▸ WORK REQUIRED
Rewrite the rows from the line with "Taking in this" through the end of the rows, changing "submerged rock" to "underwater rock" and leaving everything else as it is.

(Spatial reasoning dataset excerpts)
☆ ☆ ☆ ☆ ☆ ☆ ☆

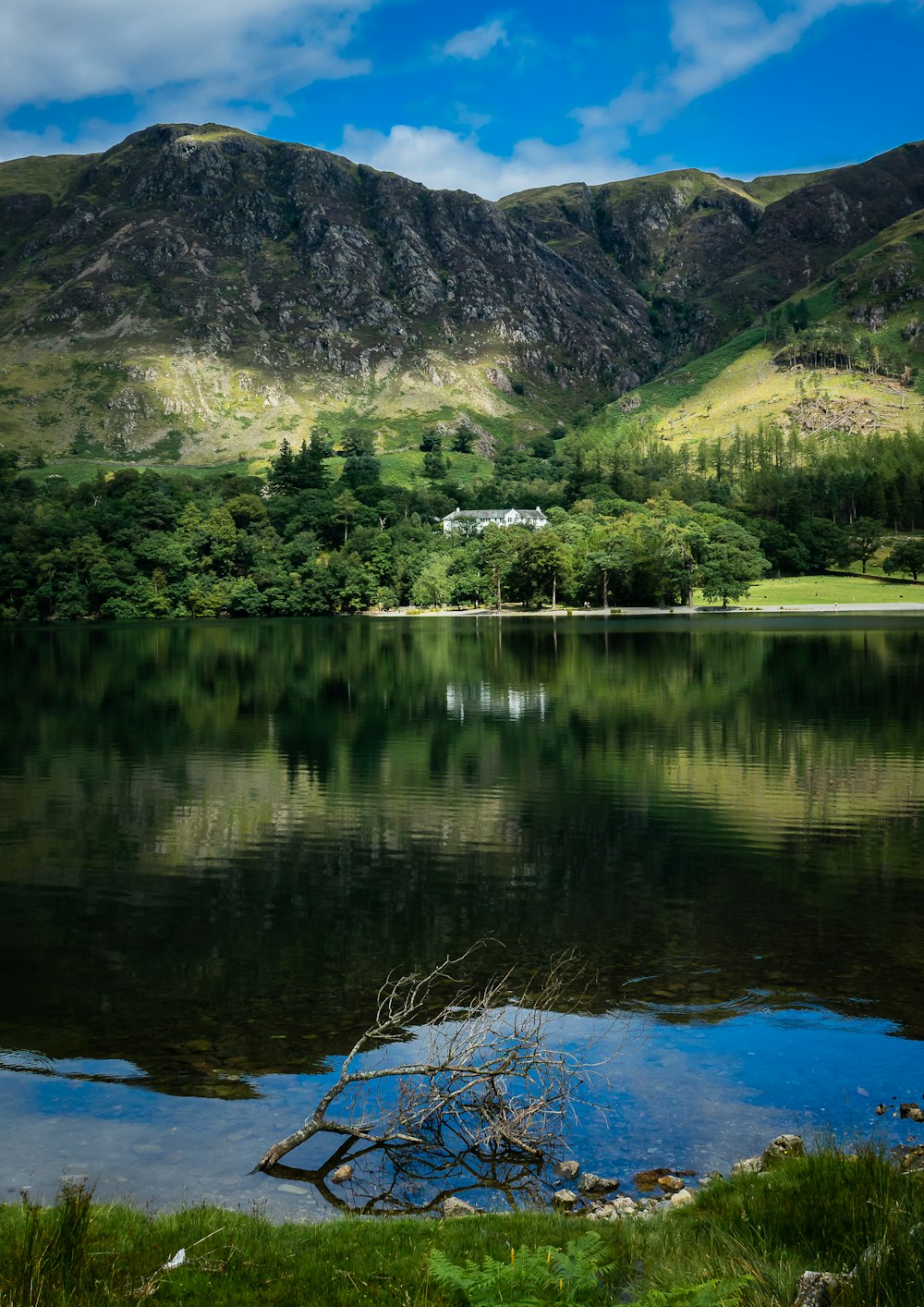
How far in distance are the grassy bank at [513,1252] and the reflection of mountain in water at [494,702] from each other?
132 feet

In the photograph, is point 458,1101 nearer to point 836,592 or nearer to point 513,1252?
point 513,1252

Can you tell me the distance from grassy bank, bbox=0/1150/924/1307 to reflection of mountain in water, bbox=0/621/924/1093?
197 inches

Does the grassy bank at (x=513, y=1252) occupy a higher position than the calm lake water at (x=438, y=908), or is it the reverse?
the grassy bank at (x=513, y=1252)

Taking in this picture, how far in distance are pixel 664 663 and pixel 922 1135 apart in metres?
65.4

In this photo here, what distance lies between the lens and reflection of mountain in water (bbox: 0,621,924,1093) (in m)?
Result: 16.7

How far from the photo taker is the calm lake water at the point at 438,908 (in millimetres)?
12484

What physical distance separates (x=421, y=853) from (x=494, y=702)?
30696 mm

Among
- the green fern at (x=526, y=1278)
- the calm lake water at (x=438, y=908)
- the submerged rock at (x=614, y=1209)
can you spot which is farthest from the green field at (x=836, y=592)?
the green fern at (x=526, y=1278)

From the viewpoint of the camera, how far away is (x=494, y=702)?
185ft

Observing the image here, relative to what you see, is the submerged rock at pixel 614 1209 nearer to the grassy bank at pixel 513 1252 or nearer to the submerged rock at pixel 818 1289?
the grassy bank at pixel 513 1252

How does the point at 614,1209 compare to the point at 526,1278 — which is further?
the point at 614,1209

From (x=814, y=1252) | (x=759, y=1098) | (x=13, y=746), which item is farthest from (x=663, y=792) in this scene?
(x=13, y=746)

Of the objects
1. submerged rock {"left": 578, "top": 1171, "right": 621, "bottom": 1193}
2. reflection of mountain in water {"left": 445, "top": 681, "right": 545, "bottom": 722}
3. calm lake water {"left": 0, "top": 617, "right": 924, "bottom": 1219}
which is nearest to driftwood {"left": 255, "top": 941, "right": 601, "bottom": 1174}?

☆ ☆ ☆ ☆ ☆ ☆ ☆

▸ RESPONSE BELOW
Taking in this picture, how far in distance are pixel 664 663 and pixel 922 1135 apart in metres?
65.4

In this photo here, what distance lies between the lens and reflection of mountain in water (bbox: 0,621,924,1093) (in m)?
Result: 16.7

How far from the photo taker is the calm lake water at the point at 438,908 (in millimetres)?
12484

What physical distance separates (x=421, y=853) from (x=494, y=702)?
30696 mm

Among
- the green fern at (x=526, y=1278)
- the calm lake water at (x=438, y=908)
- the underwater rock at (x=614, y=1209)
can you spot which is farthest from the green field at (x=836, y=592)?
the green fern at (x=526, y=1278)

From the viewpoint of the camera, how far away is (x=494, y=702)?
185ft

Observing the image here, relative to what you see, is the underwater rock at pixel 614 1209 nearer to the grassy bank at pixel 513 1252 or nearer to the underwater rock at pixel 818 1289?
the grassy bank at pixel 513 1252

How does the point at 614,1209 compare to the point at 526,1278 — which is further?
the point at 614,1209

From (x=814, y=1252) | (x=759, y=1098) | (x=13, y=746), which item is farthest from (x=663, y=792) in this scene?
(x=13, y=746)

Of the objects
1. underwater rock {"left": 578, "top": 1171, "right": 621, "bottom": 1193}
2. reflection of mountain in water {"left": 445, "top": 681, "right": 545, "bottom": 722}
3. calm lake water {"left": 0, "top": 617, "right": 924, "bottom": 1219}
which is nearest to driftwood {"left": 255, "top": 941, "right": 601, "bottom": 1174}?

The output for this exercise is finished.